WORK REQUEST: The required answer is a copy of each line in the entries below that includes "cars".

GIVEN INFORMATION:
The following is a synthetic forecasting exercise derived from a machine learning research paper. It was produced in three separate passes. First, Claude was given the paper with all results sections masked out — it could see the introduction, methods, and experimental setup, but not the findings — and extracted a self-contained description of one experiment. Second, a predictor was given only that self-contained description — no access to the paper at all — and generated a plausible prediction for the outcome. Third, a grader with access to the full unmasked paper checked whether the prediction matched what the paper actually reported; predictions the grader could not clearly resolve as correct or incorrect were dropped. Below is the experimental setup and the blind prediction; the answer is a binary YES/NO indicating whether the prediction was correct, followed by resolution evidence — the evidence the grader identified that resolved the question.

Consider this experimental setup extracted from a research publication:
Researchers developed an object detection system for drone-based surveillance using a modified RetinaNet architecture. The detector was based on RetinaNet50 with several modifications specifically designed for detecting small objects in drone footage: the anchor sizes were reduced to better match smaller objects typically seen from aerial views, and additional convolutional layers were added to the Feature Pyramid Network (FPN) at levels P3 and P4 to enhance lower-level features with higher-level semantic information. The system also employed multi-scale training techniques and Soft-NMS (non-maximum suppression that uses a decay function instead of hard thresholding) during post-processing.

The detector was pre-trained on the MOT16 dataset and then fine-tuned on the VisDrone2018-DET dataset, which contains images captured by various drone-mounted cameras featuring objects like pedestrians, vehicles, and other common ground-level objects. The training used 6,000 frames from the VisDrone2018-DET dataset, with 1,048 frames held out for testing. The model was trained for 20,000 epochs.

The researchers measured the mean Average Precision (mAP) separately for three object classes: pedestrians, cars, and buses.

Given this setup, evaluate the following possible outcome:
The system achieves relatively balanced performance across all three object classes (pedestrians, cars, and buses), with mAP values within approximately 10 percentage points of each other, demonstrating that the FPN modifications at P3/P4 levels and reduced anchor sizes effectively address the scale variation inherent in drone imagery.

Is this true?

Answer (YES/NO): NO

EXERCISE OUTPUT:
The researchers measured the mean Average Precision (mAP) separately for three object classes: pedestrians, cars, and buses.
The system achieves relatively balanced performance across all three object classes (pedestrians, cars, and buses), with mAP values within approximately 10 percentage points of each other, demonstrating that the FPN modifications at P3/P4 levels and reduced anchor sizes effectively address the scale variation inherent in drone imagery.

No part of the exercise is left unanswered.